Mais j’avais un atout : si ma mémoire ne résistait guère à l’érosion du temps, pendant quelques jours elle faisait preuve d’intensité, d’acuité, de bonne volonté. Elle se mobilisait assez pour m’assurer chaque semaine une gouvernance correcte de l’émission. C’est pourquoi je pouvais recourir sans effort apparent à telle citation d’un livre qui infirmait les propos de son auteur ou à telle référence à laquelle je faisais spontanément appel pour alimenter le débat ou pour aider un écrivain embrouillé dans ses explications. Parce que je venais de les lire, je connaissais souvent mieux que leurs auteurs le contenu des livres. Ils les avaient écrits voici plusieurs mois, les avaient un peu oubliés, avaient négligé de les relire. Aux yeux des téléspectateurs ma mémoire paraissait bien meilleure que la leur. C’était une illusion de circonstance.

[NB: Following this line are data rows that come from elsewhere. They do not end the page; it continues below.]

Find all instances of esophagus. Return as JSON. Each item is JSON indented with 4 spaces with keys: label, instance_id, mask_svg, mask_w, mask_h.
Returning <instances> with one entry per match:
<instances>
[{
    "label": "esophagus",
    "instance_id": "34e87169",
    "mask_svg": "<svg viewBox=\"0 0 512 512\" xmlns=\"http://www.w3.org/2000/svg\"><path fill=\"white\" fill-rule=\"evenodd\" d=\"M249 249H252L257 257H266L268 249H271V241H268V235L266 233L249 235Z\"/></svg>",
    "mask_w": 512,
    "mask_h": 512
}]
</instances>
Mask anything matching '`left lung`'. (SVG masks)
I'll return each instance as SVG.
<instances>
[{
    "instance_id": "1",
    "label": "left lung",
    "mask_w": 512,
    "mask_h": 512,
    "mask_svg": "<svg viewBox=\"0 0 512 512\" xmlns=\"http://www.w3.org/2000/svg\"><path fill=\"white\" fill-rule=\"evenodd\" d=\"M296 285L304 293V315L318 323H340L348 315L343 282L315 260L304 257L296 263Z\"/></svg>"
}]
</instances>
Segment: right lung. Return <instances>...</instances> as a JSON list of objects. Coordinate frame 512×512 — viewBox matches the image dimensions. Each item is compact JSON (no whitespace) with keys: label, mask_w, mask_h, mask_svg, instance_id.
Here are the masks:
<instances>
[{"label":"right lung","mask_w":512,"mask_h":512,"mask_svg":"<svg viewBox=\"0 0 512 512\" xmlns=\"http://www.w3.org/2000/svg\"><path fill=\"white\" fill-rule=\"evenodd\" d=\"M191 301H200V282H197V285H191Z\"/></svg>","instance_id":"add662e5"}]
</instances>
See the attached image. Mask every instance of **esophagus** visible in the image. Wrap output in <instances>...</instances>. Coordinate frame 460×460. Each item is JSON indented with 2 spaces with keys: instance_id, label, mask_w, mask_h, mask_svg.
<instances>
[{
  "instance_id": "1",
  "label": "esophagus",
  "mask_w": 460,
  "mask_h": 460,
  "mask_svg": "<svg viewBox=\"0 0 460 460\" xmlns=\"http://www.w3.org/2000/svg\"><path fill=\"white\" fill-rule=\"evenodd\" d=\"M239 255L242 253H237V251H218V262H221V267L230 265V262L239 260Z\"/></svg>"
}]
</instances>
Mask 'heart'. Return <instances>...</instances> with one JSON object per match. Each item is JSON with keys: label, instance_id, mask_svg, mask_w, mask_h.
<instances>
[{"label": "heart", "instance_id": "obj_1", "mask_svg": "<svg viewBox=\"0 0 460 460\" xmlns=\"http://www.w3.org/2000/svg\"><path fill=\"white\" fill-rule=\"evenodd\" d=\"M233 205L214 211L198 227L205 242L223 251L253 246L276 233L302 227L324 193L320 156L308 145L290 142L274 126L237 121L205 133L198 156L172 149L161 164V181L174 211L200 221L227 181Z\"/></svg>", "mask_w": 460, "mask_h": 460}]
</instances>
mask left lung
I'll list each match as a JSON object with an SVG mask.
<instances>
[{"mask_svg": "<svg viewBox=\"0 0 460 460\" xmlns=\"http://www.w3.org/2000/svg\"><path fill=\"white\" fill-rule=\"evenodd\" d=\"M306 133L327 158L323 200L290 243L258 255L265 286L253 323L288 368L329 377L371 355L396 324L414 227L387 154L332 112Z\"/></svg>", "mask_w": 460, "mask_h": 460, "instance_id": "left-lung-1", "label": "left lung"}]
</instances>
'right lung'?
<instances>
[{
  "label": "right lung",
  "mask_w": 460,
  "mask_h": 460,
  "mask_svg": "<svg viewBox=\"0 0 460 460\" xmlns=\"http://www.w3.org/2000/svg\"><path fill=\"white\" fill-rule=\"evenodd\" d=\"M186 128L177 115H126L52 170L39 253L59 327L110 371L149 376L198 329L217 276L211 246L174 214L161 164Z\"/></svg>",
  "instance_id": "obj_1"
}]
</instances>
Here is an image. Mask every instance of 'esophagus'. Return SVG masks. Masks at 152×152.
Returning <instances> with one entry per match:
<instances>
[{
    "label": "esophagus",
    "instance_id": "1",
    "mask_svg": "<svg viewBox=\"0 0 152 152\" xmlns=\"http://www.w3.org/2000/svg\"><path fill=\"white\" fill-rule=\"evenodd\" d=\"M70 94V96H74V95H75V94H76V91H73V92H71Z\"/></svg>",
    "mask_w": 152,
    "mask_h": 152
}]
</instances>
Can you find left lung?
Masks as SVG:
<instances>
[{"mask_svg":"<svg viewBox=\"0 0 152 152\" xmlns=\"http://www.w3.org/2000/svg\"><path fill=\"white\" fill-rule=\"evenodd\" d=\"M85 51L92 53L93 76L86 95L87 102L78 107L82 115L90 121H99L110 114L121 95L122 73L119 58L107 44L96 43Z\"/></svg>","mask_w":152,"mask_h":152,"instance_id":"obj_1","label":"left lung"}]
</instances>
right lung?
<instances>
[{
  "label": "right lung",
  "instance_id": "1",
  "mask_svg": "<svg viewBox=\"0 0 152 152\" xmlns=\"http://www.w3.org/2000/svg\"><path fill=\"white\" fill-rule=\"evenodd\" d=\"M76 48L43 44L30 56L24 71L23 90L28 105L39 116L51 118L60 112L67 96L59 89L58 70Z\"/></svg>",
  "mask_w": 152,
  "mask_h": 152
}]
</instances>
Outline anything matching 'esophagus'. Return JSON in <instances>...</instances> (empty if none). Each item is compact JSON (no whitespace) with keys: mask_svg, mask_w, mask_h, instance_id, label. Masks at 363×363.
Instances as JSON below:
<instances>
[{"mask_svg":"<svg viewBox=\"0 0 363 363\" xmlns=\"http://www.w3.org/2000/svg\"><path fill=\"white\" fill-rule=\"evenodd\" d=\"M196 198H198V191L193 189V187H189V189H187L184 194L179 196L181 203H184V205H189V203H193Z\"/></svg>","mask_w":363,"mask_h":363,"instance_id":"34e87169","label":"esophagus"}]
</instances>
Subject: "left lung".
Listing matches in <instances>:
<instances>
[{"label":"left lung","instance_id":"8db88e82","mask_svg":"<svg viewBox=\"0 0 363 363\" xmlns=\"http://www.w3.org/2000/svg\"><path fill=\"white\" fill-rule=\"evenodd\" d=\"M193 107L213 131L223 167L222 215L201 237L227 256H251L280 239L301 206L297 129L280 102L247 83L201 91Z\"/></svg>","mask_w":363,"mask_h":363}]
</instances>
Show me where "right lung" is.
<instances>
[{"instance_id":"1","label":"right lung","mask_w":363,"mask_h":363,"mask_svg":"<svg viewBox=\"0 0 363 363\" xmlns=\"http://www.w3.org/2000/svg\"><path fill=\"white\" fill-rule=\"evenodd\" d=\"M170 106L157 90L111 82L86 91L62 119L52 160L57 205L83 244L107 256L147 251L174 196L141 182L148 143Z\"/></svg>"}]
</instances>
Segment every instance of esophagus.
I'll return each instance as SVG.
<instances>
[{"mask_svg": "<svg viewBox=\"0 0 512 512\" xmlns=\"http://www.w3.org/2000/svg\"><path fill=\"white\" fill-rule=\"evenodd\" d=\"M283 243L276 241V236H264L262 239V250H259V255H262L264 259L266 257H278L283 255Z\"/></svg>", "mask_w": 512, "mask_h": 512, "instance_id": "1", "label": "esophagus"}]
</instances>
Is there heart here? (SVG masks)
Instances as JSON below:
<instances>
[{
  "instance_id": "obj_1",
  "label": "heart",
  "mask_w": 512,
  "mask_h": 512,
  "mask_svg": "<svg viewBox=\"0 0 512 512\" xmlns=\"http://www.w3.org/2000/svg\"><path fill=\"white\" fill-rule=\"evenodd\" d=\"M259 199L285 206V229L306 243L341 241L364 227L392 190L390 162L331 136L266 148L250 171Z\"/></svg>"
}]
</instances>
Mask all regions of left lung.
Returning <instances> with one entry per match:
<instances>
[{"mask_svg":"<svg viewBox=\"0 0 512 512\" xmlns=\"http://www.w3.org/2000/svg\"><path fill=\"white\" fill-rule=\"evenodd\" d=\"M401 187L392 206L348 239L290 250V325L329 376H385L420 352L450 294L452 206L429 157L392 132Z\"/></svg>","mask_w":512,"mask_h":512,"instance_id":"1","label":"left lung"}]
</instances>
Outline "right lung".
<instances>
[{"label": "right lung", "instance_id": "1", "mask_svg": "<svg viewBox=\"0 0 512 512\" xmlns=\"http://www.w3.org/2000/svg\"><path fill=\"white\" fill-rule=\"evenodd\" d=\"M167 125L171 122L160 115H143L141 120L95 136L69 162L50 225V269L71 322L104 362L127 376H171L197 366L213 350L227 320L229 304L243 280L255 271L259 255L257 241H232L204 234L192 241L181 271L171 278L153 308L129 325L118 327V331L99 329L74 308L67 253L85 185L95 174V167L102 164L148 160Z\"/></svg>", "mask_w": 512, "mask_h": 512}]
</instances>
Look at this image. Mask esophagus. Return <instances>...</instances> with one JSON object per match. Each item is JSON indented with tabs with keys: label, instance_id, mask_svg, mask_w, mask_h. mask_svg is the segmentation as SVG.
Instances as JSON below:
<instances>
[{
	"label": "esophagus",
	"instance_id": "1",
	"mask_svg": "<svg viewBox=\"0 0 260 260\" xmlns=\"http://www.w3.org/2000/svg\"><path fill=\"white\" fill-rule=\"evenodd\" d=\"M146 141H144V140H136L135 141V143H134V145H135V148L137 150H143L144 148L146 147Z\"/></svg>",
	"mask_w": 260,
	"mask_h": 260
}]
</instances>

Comme l’instituteur qui, à la fin de la journée, efface tout ce qui a été écrit sur le tableau, à la fin de la semaine je passais un coup de torchon virtuel sur mon front. J’allais pouvoir y imprimer ce que j’apprendrais de la lecture des livres de l’émission suivante.

Ne s’inscrivaient durablement dans ma mémoire que les quelques ouvrages qui, au cours de l’année, m’avaient fortement impressionné. Mais, plus tard, pour m’y référer, pour les citer, il faudrait que je relise mes commentaires dans les marges et tous les passages que j’avais soulignés.

Je suis si peu sûr de ma mémoire que je suis obligé de vérifier le texte des citations les plus connues et le nom de leurs auteurs. Cela m’aura fait perdre beaucoup de temps, mais évité bien des erreurs. Je ne sais plus qui a dit : « Une tête sans mémoire est comme un pays sans défense. » De Gaulle ? Napoléon ? Churchill ? Bergson ? Je vérifie dans un dictionnaire des citations. C’est Napoléon. Il a écrit exactement : « Une tête sans mémoire est une place sans garnison. »

À propos…

Jean d’Ormesson : « J’ai connu beaucoup de gens qui se plaignaient de leur mémoire, jamais de leur intelligence. »

> Peu importe

Merci

De tous les mots en cinq lettres qui expriment du sentiment : cœur, amour, aimer, bonté, pitié, etc., merci est le plus fréquemment employé.

On dit merci pour un oui. Et même pour un non : non, merci.

On exprime sa gratitude à propos de tout et de rien : merci pour tout ; ce n’était rien, merci.

Il y a les pingres : je veux simplement vous dire merci ; et les généreux : merci mille fois ! Encore plus munificent : merci, mille fois merci !

La reconnaissance peut être étriquée : un petit merci, ou ample : un grand merci.

Dans notre société en proie à la surenchère, un modeste merci ne suffit plus. Il faut lui donner du volume. Il faut l’accompagner d’un autre mot qui doit procurer à celui à qui va le remerciement le sentiment que la personne obligée est vraiment très obligée. C’est pourquoi l’on dit : merci bien, merci merci, merci à vous, merci beaucoup. Aucun animateur de radio et de télévision ne prend congé de ses interlocuteurs sans les remercier beaucoup et, parfois même, beaucoup beaucoup. Le merci beaucoup est devenu si banal qu’il va falloir trouver un renchérissement dans les mots avec lesquels le service ou le compliment sera payé. On attend les propositions. Dieu merci, il y en aura. Merci d’avance.